Their work included founding more than 40 schools in the two dioceses and taking over many others as the need arose. The Sisters of Mercy continue to own two colleges for girls – St Mary’s in Thorndon and St Catherine’s in Kilbirnie.

Their healthcare ventures included nursing in a temporary hospital during the Great Flu Epidemic in 1918, and staffing the Mater Misericordiae Hospital in Palmerston North for 50 years, between 1950 and 2000.

Proceeds from the hospital’s sale were channeled into healthcare ministry for the elderly.

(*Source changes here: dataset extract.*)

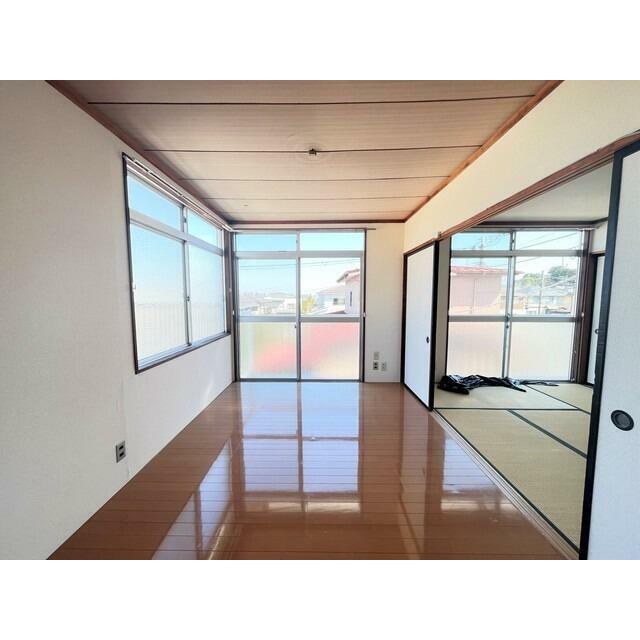 ※別号室同仕様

The care of young children which began with the Providence in Thorndon moved in 1910 to an orphanage in Upper Hutt, now the site of Mercy Villas, where 41 units, flats and apartments provide supported accommodation for older people in need of income-related rental housing.

Sr Anne Campbell praised the generous readiness “to divide and share” shown by Auckland’s foundress, Mother Cecilia Maher 150 years ago. 

“Today we’re able to breathe in the spirits of those who have danced the path of Mercy before us; to salute and celebrate the rhythm of their courage, creativity, passion and perseverance.”